Plus encore que la victoire très serrée du NON, c’est l’énorme abstention qui marque la véritable défaite du chavisme dans le référendum du 2 décembre dernier. Une analyse sans concession par un représentant de la gauche critique vénézuélienne.

Le scrutin a été sans surprise. Le désir ne suffit pas à l’engendrement. La réalité crue et dure impose ses limitations aux illusions illimitées. Le cadre de cette défaite politique liée à une très forte abstention (et la même conclusion vaudrait si le OUI avait obtenu une victoire pyrrhique) oriente la direction stratégique de la révolution vers le seul espace émotionnel et rationnel disponible pour dépasser la situation actuelle : reconnaître les erreurs et les corriger, en commençant par la vision unilatérale de l’infaillibilité du Leader.

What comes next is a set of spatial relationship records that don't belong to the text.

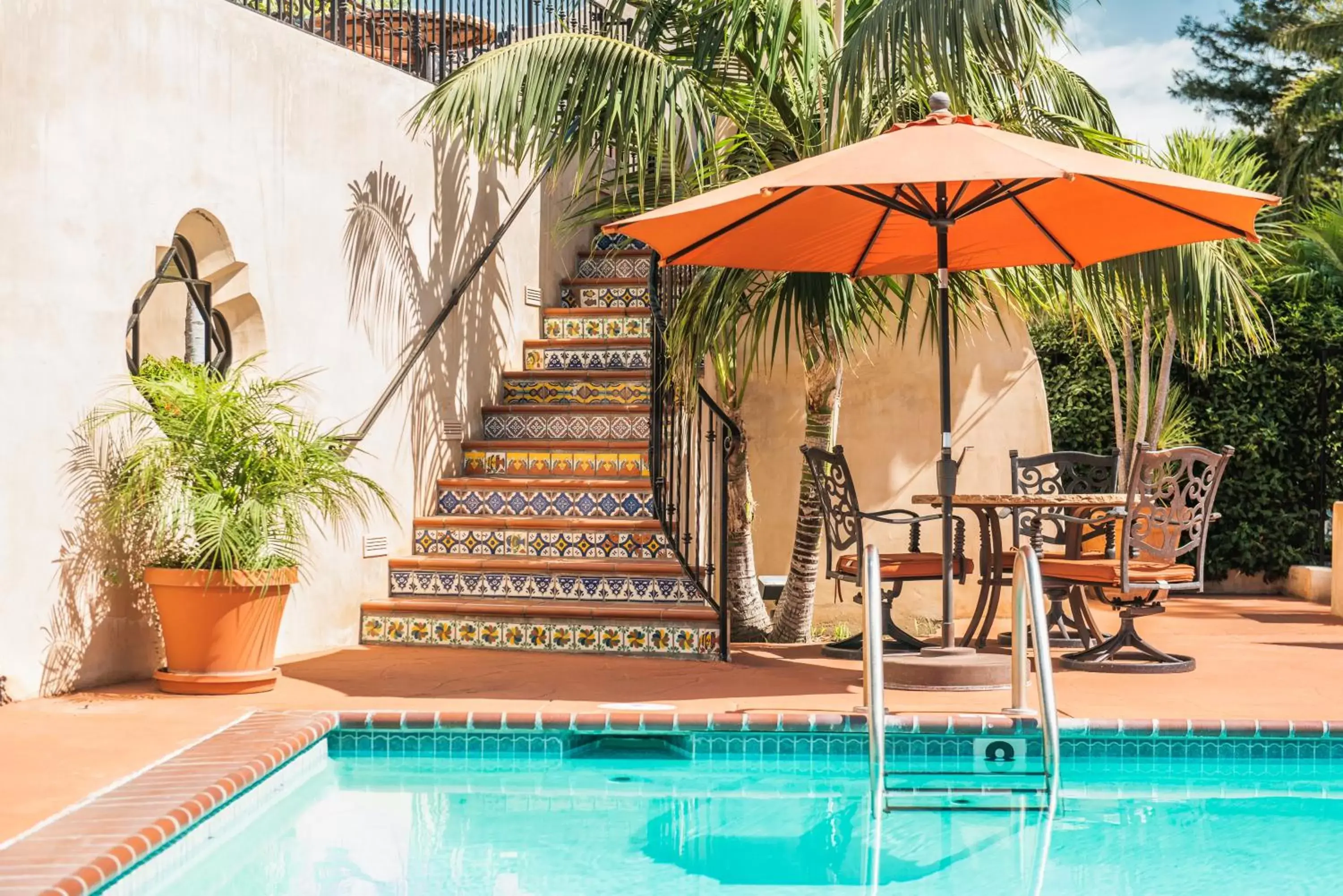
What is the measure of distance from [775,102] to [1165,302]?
278cm

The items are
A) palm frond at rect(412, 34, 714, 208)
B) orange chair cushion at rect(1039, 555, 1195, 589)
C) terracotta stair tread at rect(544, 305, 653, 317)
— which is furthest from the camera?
terracotta stair tread at rect(544, 305, 653, 317)

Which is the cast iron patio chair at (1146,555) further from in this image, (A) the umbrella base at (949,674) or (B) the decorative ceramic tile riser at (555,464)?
(B) the decorative ceramic tile riser at (555,464)

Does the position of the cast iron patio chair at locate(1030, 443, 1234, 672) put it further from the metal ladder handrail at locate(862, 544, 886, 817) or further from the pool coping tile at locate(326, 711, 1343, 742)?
the metal ladder handrail at locate(862, 544, 886, 817)

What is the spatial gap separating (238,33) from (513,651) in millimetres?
3366

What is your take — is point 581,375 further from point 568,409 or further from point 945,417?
point 945,417

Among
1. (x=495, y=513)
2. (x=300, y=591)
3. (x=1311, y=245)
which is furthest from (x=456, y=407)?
(x=1311, y=245)

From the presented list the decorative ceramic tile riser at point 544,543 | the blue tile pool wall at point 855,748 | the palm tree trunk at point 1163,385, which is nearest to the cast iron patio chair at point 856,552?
the decorative ceramic tile riser at point 544,543

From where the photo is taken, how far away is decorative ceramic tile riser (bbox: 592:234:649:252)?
10648mm

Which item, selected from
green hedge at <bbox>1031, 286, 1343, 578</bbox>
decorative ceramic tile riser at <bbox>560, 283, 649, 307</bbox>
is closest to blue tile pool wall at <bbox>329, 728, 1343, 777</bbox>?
decorative ceramic tile riser at <bbox>560, 283, 649, 307</bbox>

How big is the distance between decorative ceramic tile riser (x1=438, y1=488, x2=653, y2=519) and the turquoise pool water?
8.99 feet

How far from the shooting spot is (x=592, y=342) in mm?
9656

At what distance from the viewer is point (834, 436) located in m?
7.91

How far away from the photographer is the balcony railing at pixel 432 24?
7984 millimetres

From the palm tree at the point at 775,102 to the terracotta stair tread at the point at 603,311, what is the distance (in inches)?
67.6
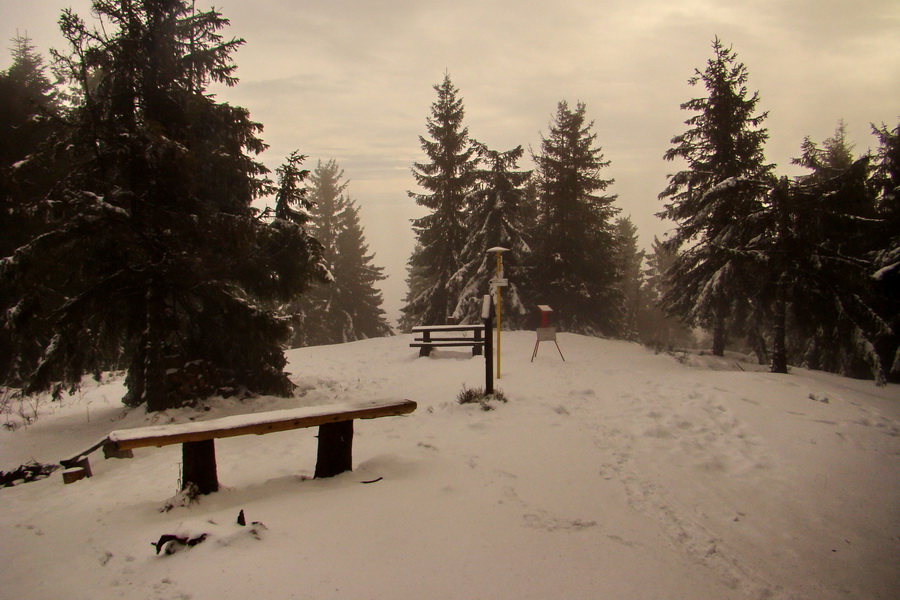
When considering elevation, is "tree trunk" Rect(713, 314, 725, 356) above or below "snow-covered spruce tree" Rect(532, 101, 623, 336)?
below

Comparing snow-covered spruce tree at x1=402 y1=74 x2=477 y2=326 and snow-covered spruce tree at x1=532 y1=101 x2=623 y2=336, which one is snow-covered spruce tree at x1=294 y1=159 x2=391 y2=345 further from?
snow-covered spruce tree at x1=532 y1=101 x2=623 y2=336

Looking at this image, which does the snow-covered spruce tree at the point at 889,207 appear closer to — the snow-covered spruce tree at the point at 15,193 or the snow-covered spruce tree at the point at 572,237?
the snow-covered spruce tree at the point at 572,237

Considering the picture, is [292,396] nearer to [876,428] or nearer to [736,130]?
[876,428]

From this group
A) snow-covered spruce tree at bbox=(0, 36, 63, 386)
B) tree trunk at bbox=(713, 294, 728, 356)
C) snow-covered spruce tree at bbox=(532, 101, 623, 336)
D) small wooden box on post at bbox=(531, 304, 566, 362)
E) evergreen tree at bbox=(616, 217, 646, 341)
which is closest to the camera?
snow-covered spruce tree at bbox=(0, 36, 63, 386)

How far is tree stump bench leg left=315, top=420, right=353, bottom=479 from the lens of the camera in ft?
15.2

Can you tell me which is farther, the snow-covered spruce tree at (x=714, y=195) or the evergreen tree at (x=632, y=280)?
the evergreen tree at (x=632, y=280)

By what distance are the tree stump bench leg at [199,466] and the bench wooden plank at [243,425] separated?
24 centimetres

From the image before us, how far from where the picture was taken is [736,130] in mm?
15250

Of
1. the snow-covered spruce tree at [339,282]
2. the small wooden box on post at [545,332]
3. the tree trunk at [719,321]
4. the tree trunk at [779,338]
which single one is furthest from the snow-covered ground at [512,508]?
the snow-covered spruce tree at [339,282]

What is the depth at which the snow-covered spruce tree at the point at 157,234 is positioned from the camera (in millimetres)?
6957

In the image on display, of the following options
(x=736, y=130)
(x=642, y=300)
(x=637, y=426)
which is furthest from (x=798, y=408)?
(x=642, y=300)

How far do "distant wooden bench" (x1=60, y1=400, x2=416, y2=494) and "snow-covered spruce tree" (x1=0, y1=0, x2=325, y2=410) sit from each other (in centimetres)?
397

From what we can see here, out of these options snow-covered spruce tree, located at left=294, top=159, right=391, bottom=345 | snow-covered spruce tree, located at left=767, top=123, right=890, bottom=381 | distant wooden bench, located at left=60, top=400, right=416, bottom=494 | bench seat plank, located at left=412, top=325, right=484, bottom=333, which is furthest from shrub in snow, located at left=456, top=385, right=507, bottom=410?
snow-covered spruce tree, located at left=294, top=159, right=391, bottom=345

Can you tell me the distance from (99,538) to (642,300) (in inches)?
1848
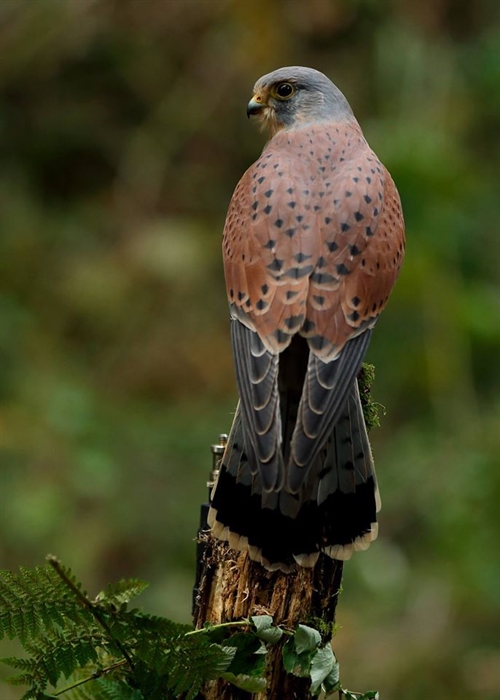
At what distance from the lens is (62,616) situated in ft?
6.46

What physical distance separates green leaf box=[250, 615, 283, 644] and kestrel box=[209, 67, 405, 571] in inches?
5.4

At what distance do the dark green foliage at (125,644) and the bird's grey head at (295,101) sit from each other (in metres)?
1.87

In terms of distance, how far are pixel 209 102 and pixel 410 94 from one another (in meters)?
1.37

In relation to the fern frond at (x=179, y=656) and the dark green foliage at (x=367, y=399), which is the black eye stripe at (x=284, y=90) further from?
the fern frond at (x=179, y=656)

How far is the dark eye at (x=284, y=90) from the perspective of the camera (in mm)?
3557

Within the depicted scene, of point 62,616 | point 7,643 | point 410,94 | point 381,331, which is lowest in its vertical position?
point 62,616

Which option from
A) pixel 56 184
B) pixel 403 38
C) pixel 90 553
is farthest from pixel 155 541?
pixel 403 38

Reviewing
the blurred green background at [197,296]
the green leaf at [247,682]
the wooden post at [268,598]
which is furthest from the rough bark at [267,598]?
the blurred green background at [197,296]

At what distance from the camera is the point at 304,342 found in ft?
8.54

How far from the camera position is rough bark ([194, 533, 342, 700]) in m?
2.14

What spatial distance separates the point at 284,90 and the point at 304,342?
1315 millimetres

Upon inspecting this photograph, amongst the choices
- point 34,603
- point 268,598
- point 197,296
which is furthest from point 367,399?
point 197,296

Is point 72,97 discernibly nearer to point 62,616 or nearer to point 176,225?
point 176,225

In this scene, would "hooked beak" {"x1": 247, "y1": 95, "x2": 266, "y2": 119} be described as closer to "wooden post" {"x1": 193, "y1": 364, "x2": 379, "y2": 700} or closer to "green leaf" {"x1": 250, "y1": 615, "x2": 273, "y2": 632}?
"wooden post" {"x1": 193, "y1": 364, "x2": 379, "y2": 700}
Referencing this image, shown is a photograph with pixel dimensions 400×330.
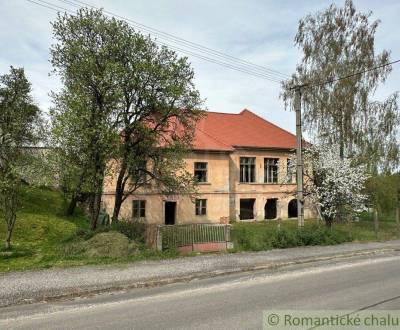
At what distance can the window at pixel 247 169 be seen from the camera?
121 feet

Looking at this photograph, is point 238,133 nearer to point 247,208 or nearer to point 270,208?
point 247,208

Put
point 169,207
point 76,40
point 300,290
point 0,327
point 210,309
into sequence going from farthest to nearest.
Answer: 1. point 169,207
2. point 76,40
3. point 300,290
4. point 210,309
5. point 0,327

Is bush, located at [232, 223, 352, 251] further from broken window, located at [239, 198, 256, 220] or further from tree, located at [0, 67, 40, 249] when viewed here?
broken window, located at [239, 198, 256, 220]

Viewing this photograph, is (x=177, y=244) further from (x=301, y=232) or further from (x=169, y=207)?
(x=169, y=207)

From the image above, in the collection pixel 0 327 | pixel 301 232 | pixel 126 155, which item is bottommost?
pixel 0 327

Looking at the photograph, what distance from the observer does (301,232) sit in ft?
61.3

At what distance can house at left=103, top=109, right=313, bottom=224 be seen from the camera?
107ft

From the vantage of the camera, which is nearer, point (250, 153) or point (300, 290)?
point (300, 290)

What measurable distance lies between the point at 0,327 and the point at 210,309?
3686 mm

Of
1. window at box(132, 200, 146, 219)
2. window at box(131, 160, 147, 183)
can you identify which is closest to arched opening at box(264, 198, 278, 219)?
window at box(132, 200, 146, 219)

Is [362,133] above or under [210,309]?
above

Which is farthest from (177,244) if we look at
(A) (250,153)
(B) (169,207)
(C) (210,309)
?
(A) (250,153)

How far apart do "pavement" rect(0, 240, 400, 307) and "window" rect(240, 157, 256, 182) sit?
65.2 ft

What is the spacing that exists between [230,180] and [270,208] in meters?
6.03
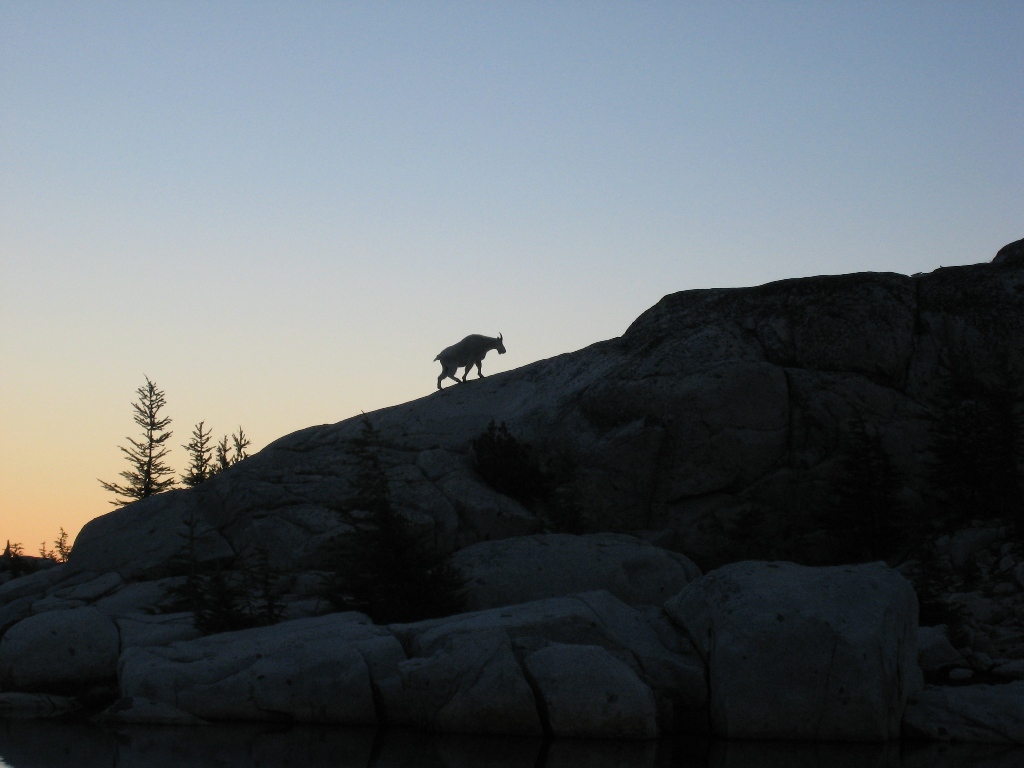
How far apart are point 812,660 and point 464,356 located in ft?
64.0

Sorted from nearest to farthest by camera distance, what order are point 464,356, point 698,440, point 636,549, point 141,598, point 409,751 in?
point 409,751
point 636,549
point 141,598
point 698,440
point 464,356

Avec une abstention de près de 7 200 000 électeurs (45 %), et une marge extrêmement étroite entre le OUI et le NON (le Conseil national électoral a comptabilisé 4 504 354 voix en faveur du NON, soit 50,70 %, et 4 379 392 en faveur du OUI, soit 49,29 %), nous devons admettre que le pire – et le plus probable – des scénarios s’est réalisé : un match nul catastrophique accompagné d’une très forte abstention.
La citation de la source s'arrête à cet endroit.